Questa è stata la tua seconda partecipazione al concorso: di cosa parlava il racconto precedente (classificato terzo nel 2008) e come mai pensi che sia piaciuto di più quello nuovo?

«Il mio primo racconto era ambientato nel Monastero durante gli scontri avvenuti allo stadio Cibali nel Febbraio 2008, quando morì l’ispettore Raciti, si configurava più come una lunga riflessione sul rapporto tra la città ed il Monastero. È piaciuto più questo perché si tratta innanzitutto di un racconto, non è una divagazione soggettiva, anzi in realtà non è nemmeno di ispirazione autobiografica».

Sia tu che il secondo classificato Roberto Sammito nonché la vincitrice della scorsa edizione, Luisa Santangelo, siete collaboratori del webize universitario Step1. Così si è arrivati a dire che “Step 1 sforna talenti” in un articolo apparso di recente.

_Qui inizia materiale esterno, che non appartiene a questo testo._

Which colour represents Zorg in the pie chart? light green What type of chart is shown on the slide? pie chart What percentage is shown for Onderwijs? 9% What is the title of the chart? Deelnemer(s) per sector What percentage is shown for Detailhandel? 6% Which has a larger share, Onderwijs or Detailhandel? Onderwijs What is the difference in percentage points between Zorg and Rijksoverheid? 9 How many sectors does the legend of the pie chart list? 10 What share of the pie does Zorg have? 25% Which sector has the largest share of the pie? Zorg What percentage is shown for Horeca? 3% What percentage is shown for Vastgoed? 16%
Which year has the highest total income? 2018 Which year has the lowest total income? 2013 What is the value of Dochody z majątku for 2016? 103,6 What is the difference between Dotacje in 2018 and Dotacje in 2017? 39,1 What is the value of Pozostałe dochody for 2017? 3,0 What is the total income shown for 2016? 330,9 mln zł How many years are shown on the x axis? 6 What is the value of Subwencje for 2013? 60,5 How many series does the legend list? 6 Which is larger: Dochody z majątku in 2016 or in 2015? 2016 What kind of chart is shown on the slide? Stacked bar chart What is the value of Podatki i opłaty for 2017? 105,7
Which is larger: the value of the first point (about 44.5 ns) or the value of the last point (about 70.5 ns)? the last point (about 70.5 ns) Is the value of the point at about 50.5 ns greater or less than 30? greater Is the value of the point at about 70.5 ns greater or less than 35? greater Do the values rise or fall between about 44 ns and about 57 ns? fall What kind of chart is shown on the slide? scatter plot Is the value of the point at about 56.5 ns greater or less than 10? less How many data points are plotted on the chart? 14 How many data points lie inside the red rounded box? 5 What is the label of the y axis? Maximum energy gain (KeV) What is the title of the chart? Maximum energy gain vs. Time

Ma qual è stato esattamente l’apporto di Step 1 nella tua formazione come scrittore?

«Beh…più che un contributo, Step1 è stato una vetrina dove finalmente ho avuto la possibilità di essere letto da molti e la mia autostima sicuramente è cresciuta».

Da dove è nata l’idea per il tuo racconto? È stato difficile immedesimarsi in un cieco e raccontarne le percezioni?

«L’idea è nata da un fatto totalmente casuale cui ho assistito, anche se durante il servizio civile svolto lo scorso anno ho avuto modo di entrare in contatto con il mondo dei non vedenti e ho scoperto la loro sensibilità, che noi non avremo mai. Prima di scrivere il racconto sono stato molte volte al Museo Tattile di via Etnea, che tutti dovrebbero visitare. Quello che mi ha colpito di più è il “bar al buio”, un locale fatto appositamente per i vedenti, per fare capire loro come un cieco percepisca l’ambiente circostante».

Come mai nel tuo racconto hai scritto che Dicembre è il mese migliore per innamorarsi?

«Semplicemente per giocare con una citazione, riprendere una frase del racconto che vinse nel 2007, “L’abbandono e la polvere nera” di Maria Serena Maiorana nel quale si diceva che Maggio è il mese migliore per innamorarsi.»